[Excerpts from a dataset]
============================================================
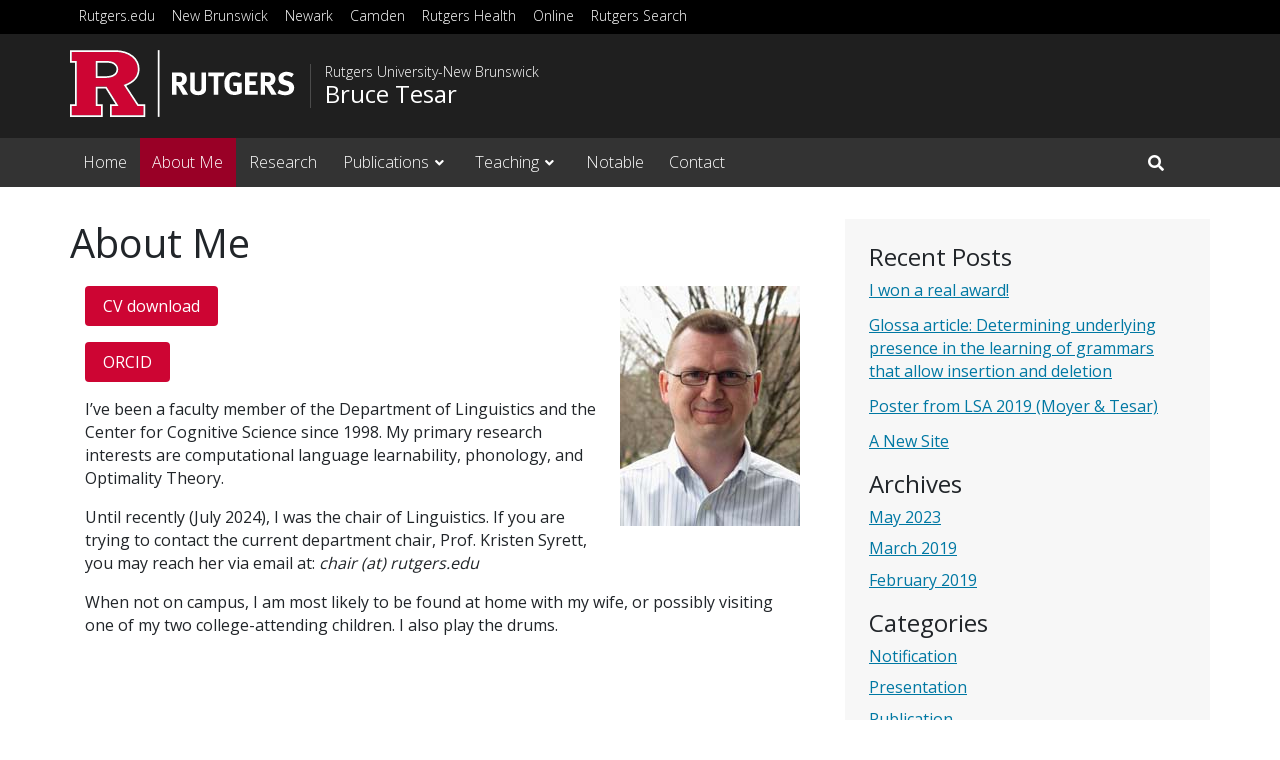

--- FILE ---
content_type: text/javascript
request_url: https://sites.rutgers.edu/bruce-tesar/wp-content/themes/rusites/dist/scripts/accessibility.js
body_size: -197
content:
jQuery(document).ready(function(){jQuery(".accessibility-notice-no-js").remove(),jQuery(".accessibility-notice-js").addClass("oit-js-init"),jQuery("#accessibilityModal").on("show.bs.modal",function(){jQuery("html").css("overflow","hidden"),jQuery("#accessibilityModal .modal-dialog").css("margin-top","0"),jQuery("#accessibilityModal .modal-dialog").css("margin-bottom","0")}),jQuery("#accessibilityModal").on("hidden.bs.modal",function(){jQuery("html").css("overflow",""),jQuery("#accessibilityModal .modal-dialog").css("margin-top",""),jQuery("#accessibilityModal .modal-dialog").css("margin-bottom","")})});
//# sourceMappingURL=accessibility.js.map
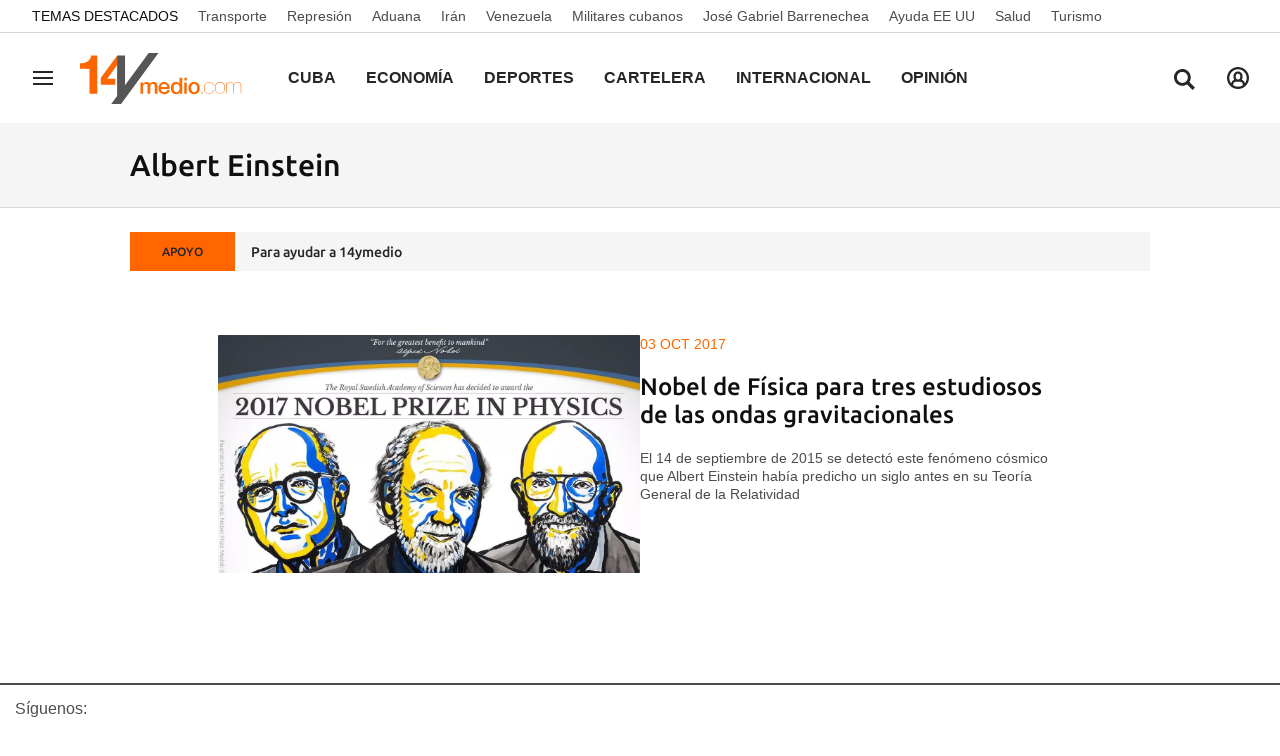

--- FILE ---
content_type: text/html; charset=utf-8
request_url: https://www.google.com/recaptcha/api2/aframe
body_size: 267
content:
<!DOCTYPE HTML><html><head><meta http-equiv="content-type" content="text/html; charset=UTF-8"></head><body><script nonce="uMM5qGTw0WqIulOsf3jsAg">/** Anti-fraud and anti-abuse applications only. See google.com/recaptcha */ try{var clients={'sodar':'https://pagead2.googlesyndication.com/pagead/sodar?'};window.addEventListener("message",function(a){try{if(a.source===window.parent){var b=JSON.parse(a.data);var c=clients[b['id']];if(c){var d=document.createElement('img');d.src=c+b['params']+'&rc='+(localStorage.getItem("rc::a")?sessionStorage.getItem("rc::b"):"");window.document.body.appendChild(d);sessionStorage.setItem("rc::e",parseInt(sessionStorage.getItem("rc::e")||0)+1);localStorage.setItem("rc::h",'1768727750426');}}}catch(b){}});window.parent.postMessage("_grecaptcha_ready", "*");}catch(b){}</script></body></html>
============================================================
Repeat only what runs from the line holding "body_size: 267" to the end of the data, keeping every line exactly as written, first and last included.

body_size: 267
content:
<!DOCTYPE HTML><html><head><meta http-equiv="content-type" content="text/html; charset=UTF-8"></head><body><script nonce="uMM5qGTw0WqIulOsf3jsAg">/** Anti-fraud and anti-abuse applications only. See google.com/recaptcha */ try{var clients={'sodar':'https://pagead2.googlesyndication.com/pagead/sodar?'};window.addEventListener("message",function(a){try{if(a.source===window.parent){var b=JSON.parse(a.data);var c=clients[b['id']];if(c){var d=document.createElement('img');d.src=c+b['params']+'&rc='+(localStorage.getItem("rc::a")?sessionStorage.getItem("rc::b"):"");window.document.body.appendChild(d);sessionStorage.setItem("rc::e",parseInt(sessionStorage.getItem("rc::e")||0)+1);localStorage.setItem("rc::h",'1768727750426');}}}catch(b){}});window.parent.postMessage("_grecaptcha_ready", "*");}catch(b){}</script></body></html>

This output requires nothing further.